This week community energy has been in the news. My attention was drawn to the opening of a small hydro scheme in the north of England. In of itself its of interest since it uses an existing dam which has been converted to allow electricity production (43kWp). But as it happens this week the UK government has been emphasising its support for community energy.
By community energy we mean energy production in the hands of predominantly (but not exclusively) the local community. This is very common in Denmark and Germany where most solar and wind schemes are owned by local or regional groups. In the UK and the US wind and solar schemes (along with fracking) are carried out by large companies coming in. There is little community involvement or benefit so its hardly surprising that that there is a lot of resistance.
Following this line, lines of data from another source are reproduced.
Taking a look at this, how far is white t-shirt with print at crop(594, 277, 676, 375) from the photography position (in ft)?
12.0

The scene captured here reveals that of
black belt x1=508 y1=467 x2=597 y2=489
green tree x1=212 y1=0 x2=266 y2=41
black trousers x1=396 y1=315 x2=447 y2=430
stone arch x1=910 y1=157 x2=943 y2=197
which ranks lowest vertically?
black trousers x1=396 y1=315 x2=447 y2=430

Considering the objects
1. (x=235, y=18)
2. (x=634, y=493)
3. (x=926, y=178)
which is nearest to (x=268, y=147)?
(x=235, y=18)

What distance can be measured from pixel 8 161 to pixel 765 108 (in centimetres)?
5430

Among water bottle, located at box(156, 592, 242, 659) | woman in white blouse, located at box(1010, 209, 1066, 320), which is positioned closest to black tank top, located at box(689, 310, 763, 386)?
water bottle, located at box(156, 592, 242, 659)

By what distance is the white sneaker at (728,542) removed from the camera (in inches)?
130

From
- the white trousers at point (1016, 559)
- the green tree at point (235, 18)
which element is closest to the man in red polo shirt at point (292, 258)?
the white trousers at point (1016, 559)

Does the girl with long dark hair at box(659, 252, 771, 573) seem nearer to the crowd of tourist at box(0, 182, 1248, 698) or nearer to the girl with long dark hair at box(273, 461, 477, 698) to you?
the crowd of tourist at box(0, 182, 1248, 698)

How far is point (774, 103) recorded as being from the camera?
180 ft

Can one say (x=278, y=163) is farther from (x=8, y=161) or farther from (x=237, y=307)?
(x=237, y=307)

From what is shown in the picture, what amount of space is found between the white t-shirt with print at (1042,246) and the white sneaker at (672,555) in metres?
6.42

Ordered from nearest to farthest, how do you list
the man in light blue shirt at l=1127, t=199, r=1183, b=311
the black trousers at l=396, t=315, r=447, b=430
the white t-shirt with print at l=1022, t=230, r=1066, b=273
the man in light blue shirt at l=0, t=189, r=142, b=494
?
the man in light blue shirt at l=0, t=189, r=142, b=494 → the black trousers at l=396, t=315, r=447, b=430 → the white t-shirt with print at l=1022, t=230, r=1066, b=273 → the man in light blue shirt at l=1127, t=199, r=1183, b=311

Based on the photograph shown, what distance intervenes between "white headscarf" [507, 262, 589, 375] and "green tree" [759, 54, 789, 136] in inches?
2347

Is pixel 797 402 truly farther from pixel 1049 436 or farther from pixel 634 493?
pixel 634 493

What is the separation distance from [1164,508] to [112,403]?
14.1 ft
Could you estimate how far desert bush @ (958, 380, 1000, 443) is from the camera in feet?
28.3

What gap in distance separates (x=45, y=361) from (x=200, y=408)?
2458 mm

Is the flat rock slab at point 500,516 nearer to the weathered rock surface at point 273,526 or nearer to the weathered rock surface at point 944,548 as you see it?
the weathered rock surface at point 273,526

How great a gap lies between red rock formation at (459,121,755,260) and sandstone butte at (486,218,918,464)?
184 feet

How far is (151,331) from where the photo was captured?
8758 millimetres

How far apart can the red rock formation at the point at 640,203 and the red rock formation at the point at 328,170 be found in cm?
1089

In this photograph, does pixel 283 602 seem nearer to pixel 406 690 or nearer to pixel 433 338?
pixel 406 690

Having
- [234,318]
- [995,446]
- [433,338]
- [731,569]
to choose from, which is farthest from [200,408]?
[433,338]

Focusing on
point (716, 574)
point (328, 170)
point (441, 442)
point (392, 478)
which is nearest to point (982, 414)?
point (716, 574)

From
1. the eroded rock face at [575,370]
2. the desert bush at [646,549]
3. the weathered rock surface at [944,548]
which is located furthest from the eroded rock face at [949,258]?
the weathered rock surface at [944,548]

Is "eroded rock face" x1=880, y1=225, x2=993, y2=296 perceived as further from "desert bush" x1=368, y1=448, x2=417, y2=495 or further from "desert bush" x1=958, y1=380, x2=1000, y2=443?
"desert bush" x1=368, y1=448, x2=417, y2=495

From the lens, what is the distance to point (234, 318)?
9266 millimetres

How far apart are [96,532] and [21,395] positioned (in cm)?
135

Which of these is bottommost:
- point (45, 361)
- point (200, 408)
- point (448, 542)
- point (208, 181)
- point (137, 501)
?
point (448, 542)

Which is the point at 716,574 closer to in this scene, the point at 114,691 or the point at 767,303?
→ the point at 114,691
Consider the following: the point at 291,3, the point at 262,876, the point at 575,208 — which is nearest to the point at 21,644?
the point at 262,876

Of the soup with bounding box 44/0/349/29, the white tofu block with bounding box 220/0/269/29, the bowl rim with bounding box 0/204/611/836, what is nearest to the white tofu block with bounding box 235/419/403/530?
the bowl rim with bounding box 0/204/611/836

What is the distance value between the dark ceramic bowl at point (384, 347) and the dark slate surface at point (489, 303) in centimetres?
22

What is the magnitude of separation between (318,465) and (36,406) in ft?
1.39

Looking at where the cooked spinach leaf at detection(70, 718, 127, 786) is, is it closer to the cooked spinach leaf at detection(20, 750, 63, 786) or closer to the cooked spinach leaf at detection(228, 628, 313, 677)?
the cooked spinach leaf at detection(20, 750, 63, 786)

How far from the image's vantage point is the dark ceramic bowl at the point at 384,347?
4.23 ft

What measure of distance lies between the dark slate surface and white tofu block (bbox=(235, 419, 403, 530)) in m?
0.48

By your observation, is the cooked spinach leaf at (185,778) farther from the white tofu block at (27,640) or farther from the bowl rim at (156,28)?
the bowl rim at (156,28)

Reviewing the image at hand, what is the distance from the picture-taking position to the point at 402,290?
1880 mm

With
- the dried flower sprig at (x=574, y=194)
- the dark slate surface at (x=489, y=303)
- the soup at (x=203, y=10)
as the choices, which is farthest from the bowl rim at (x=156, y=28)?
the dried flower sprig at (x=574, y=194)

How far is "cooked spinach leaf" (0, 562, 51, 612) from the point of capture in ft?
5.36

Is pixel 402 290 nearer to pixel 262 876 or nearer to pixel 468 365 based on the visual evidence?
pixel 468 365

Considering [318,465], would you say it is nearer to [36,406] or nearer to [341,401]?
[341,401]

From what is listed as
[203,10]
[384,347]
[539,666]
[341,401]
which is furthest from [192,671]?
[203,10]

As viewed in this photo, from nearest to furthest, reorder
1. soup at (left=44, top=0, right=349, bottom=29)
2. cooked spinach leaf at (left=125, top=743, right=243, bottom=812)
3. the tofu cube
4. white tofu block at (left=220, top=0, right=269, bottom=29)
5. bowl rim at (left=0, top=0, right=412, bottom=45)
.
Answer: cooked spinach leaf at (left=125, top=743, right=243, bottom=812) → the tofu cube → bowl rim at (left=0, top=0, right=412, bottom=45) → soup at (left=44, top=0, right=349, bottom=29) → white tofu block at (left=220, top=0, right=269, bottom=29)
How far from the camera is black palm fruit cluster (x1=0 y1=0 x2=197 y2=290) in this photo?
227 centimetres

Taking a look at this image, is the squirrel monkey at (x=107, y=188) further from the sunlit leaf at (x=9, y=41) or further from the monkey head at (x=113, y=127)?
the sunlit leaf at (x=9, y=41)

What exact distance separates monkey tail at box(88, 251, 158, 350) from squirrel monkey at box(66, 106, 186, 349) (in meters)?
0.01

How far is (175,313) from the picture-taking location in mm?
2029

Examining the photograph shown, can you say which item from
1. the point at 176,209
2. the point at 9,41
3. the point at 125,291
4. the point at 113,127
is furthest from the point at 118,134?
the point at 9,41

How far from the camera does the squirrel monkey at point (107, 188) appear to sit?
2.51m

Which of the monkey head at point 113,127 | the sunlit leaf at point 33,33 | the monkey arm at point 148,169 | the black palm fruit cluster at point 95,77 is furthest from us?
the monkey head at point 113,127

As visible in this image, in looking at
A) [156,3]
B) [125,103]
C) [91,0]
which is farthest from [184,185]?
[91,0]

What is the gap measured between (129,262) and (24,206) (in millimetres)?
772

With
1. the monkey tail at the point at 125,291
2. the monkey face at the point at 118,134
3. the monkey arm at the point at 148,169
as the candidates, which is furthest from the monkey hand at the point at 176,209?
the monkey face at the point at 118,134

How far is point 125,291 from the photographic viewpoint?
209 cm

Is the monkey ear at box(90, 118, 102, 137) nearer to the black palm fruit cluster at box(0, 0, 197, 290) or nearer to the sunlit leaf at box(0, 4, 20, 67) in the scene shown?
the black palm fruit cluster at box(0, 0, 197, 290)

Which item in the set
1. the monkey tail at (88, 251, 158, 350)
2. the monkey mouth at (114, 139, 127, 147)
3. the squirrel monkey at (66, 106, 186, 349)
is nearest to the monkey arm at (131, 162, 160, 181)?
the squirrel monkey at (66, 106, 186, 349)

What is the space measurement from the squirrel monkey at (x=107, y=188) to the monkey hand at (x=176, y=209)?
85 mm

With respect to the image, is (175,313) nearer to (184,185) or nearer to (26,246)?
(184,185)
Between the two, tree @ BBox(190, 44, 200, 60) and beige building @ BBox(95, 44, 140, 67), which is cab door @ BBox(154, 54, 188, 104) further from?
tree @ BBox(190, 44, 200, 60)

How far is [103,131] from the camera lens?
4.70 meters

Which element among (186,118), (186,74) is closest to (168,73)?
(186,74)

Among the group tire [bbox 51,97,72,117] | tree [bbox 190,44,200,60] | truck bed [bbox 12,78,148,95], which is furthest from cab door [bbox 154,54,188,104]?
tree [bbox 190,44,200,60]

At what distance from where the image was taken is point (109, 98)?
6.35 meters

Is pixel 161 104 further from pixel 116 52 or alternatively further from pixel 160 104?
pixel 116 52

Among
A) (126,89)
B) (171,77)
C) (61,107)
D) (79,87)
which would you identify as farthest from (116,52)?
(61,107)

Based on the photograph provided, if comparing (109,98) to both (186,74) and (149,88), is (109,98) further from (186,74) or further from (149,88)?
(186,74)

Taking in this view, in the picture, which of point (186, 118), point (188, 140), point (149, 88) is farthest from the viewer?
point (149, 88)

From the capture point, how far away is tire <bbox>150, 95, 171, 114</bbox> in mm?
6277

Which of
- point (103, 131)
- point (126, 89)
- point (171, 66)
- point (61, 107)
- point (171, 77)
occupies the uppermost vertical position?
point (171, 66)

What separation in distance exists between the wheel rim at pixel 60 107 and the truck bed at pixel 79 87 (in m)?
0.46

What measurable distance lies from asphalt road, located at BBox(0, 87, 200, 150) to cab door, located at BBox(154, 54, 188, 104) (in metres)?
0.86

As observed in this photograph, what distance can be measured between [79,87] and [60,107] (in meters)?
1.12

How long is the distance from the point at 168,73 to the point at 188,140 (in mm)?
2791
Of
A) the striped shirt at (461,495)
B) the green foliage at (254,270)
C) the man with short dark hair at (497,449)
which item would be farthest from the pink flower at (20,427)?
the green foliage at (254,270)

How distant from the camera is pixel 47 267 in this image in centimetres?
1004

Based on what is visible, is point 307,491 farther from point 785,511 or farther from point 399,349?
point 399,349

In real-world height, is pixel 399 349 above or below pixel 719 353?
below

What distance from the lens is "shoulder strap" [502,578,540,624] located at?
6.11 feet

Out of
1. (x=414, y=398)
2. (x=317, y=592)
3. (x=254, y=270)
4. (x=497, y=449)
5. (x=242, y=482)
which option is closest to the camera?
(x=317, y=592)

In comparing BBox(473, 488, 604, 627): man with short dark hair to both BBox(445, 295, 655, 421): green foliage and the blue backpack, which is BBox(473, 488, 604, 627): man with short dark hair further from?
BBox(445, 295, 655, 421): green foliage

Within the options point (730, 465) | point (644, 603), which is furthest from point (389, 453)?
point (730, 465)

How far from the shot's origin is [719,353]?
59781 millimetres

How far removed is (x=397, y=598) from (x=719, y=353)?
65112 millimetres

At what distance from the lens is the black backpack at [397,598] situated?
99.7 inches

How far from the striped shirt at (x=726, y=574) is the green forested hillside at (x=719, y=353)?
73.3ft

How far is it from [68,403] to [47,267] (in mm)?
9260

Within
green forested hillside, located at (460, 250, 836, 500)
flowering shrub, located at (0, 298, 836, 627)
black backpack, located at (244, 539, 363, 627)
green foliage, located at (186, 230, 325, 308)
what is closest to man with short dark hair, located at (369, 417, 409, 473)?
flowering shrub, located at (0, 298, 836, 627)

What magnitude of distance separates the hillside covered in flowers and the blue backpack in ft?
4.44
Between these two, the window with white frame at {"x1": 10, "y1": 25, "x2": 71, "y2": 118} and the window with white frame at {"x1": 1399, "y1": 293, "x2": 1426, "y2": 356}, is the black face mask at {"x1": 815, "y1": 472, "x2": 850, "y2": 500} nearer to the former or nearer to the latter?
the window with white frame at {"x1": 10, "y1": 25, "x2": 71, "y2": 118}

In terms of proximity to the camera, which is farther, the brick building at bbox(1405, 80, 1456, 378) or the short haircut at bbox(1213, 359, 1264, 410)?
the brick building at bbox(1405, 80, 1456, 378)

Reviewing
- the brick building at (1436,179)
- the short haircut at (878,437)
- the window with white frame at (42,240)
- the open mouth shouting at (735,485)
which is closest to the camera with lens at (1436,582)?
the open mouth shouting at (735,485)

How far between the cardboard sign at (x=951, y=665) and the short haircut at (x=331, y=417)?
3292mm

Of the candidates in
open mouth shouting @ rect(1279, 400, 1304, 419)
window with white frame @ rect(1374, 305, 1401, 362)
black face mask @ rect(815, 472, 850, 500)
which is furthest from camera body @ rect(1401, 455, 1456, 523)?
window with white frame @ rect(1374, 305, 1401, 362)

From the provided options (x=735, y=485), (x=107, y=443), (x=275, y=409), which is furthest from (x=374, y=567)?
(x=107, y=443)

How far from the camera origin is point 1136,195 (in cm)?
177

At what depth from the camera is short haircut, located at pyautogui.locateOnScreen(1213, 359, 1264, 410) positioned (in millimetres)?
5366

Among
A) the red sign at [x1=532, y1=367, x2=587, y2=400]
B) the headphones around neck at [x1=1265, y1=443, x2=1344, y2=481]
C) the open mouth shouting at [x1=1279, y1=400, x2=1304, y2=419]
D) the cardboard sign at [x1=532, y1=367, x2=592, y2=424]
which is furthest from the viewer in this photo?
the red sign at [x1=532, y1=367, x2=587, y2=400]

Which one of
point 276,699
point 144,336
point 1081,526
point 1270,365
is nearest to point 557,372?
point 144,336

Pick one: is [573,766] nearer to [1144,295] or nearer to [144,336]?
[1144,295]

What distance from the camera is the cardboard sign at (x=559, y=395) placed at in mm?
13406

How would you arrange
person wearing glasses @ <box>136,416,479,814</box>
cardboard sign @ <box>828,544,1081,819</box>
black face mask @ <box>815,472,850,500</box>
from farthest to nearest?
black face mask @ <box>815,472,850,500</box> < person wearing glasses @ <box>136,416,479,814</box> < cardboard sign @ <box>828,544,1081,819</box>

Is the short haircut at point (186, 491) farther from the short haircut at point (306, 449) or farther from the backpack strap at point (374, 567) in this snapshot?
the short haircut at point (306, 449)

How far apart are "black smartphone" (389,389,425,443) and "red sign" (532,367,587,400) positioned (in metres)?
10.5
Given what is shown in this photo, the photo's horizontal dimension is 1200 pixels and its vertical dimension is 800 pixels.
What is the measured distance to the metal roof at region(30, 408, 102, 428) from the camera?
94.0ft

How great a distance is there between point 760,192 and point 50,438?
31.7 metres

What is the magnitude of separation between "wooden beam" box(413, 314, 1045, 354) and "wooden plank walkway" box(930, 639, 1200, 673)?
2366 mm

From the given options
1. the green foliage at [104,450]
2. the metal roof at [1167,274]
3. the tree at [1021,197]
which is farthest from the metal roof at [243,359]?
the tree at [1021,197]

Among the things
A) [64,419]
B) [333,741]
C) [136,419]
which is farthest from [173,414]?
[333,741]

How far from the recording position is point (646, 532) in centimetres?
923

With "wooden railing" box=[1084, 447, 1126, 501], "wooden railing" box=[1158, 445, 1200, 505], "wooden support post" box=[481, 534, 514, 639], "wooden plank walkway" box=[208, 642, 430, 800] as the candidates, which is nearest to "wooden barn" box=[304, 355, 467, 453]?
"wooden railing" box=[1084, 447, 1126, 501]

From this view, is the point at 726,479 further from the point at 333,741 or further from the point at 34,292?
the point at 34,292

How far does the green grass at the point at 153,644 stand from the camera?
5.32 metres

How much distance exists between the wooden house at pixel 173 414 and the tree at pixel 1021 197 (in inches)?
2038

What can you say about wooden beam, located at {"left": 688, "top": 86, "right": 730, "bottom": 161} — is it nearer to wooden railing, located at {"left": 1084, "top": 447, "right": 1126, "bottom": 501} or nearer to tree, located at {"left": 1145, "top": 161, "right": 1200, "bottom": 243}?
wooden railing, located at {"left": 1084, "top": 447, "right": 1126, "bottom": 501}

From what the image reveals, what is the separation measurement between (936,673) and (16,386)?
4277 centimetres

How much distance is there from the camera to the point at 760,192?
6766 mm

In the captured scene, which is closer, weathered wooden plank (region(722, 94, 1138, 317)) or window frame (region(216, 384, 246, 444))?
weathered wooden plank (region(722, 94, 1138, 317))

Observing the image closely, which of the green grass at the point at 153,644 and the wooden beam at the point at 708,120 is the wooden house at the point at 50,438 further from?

There are a growing number of exceptions. In Fintry, Scotland the community accepted a wind farm but only if they owned one turbine. The income from this is spent on energy efficiency and micro-generation in a community off the natural gas grid. In Gigha after a community buy out the community put up three large turbines (the money is used in the same way as Fintry). Bay wind bought out a small wind farm in Cumbria and through a company they set up “energy4all” help others to do the same. The transition movement has also been involved in solar schemes in urban areas in such places as Lewes and Cheltenham. Nevertheless community energy currently makes up a tiny minority of energy production.
Its still far too complex to set these community energy schemes up. You can see the evidence for this in the above hydro scheme. The community had been thinking about since 2008. Funnily enough I have heard money is not the issue. After the financial crash with bank interest rates being so low renewable energy has offered a far better rate of return. The complexities are legal and grid related as well as to do with changes in renewable policy. DECC want to see 3GWp of community energy projects over the next 6 years partly so that there is more competition for the big six energy suppliers and help to bring down energy costs. Whether this will be possible without a lot of help and simplification of the rules remains to be seen.